Emphasizing wildfire management throughout his speech, Bentz expressed his concerns about how the bill will impact management techniques, initiatives and access. In Section 5 (i), the bill clearly states: “Nothing in this act or an amendment made by this act alters the authority of the secretary concerned … to conduct wildland fire operations within a covered segment including the construction of temporary roads if required for public safety.”

It is absolutely crucial to take local concerns on fire management practices on protected lands into account — especially given the increasing severity of wildfire season in the state. What those opposing this bill must understand is that wildfire management is directly addressed by this bill in favor of local communities. Agencies in charge of designated rivers and streams must implement a fire risk reduction plan across a half-mile corridor on either side of the waterway. In a statement provided by Wyden’s office: “The proposal does nothing to impede the ability to fight fires. In fact, it requires land managers to take proactive steps to reduce wildfire risks to homes and businesses, and make these rivers safety corridors.”

Bentz also claims that the bill is unpopular among Oregonians. In September of last year, over 250 Oregon businesses came together to express their public support for S. 192 in a letter to Wyden and Merkley. These businesses spanned the entire state of Oregon (mostly rural) and included restaurants, breweries, farms and — pertinent to my livelihood — outdoor recreation outfitters.

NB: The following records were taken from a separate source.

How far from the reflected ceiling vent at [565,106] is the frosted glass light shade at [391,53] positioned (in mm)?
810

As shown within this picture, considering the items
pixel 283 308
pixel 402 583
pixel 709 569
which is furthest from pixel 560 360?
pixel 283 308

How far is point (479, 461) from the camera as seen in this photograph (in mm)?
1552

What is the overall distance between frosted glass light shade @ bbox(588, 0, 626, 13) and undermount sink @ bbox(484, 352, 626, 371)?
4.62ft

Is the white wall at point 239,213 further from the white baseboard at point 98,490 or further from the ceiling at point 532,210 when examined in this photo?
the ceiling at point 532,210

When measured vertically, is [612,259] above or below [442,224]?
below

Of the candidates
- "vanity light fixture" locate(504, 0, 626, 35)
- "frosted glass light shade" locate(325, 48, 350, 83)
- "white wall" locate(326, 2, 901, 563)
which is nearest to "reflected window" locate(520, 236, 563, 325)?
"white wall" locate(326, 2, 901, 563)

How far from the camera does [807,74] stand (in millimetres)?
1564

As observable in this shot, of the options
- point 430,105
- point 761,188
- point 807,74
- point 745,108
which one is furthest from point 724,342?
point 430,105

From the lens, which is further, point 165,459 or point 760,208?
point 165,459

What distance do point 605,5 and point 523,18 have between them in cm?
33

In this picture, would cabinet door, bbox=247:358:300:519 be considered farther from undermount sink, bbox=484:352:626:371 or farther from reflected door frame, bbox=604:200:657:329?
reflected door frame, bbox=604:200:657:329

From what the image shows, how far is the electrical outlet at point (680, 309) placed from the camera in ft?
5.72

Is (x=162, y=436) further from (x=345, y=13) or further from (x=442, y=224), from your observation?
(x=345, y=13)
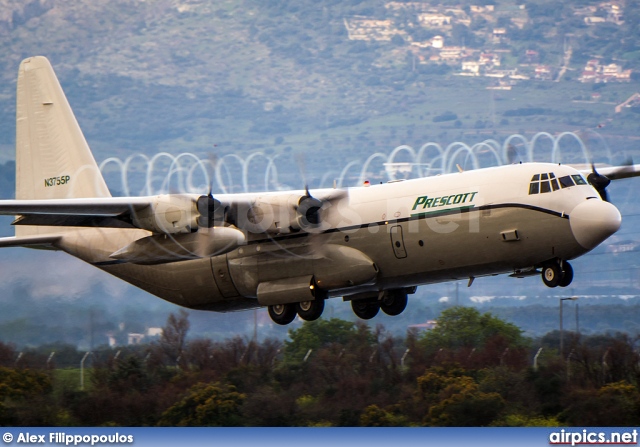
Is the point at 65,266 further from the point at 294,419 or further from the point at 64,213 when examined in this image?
the point at 64,213

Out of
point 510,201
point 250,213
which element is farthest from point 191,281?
point 510,201

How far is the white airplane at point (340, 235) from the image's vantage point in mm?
21516

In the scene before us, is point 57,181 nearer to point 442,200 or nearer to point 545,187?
point 442,200

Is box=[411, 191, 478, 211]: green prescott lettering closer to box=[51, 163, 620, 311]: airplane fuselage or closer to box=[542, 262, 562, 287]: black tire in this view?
box=[51, 163, 620, 311]: airplane fuselage

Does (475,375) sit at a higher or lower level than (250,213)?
lower

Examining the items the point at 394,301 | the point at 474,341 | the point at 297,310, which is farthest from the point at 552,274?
the point at 474,341

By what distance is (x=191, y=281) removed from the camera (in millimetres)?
25078

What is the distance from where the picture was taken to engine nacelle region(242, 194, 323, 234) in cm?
2286

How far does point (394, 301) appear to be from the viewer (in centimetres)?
2555

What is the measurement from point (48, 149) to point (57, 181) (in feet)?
3.27

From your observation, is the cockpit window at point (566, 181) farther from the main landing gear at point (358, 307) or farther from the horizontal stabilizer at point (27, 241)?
the horizontal stabilizer at point (27, 241)

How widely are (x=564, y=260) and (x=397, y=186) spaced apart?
413 centimetres

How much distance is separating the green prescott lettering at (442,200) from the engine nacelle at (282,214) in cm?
225

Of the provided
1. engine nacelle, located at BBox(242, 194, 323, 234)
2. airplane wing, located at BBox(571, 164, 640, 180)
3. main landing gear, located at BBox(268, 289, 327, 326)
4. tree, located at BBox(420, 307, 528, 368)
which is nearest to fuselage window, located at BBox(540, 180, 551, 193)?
airplane wing, located at BBox(571, 164, 640, 180)
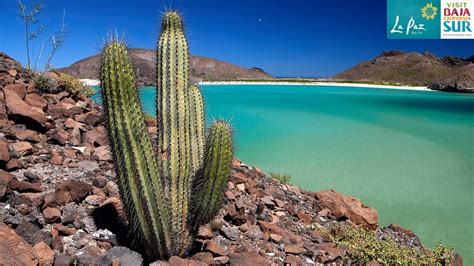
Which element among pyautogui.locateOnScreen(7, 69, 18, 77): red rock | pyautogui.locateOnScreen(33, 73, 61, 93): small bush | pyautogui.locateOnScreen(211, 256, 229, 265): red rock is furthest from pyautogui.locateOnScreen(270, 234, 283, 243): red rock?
pyautogui.locateOnScreen(7, 69, 18, 77): red rock

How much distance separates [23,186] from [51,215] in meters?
0.51

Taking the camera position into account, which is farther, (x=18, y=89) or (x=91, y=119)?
(x=91, y=119)

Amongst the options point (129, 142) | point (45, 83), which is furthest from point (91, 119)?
point (129, 142)

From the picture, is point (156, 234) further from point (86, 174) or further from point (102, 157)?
point (102, 157)

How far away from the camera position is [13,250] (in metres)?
2.60

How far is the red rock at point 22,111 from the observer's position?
5367 millimetres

Furthermore, this bill will boost local economies, mainly through outdoor recreation. In 2021, my business alone introduced around 700 individuals to the Rogue River where they stayed in local hotels, ate at local restaurants, and bought supplies at local shops. My guides who live in and around Grants Pass during their working season shop at local grocery stores and use services such as gas stations, shuttle services, and mechanics to keep trips running throughout the season. My business directly supports the economies of the counties we work in, and this is just one of many outfitters in the entire state.

Though the River Democracy Act ultimately benefits Oregonians, we are still a long ways away from seeing results. Bentz cited a concern that future designations will place us in a “bureaucratic wasteland” where it could take several years to implement and execute the plans addressed in the bill. While management plans do take time to solidify, they serve as the foundation for all future recreation plans. Without management plans, we won’t have recreation permits that support industries related to fishing, hiking, camping, and whitewater rafting.

At a time when climate change is undeniably impacting Oregon’s landscapes by means of drought and wildfire, we need to take large-scale actions that protect river ecosystems. Inaction and misinformed opposition will ultimately lead to irreparable consequences for our state down the road. We strongly urge those who oppose S. 192 to reconsider their position as we look towards a healthy and sustainable future for Oregon.

Zachary Collier is the owner of Northwest Rafting Company (www.nwrafting.com), a river outfitter on the Rogue, Owyhee, Chetco, Illinois and Salmon rivers.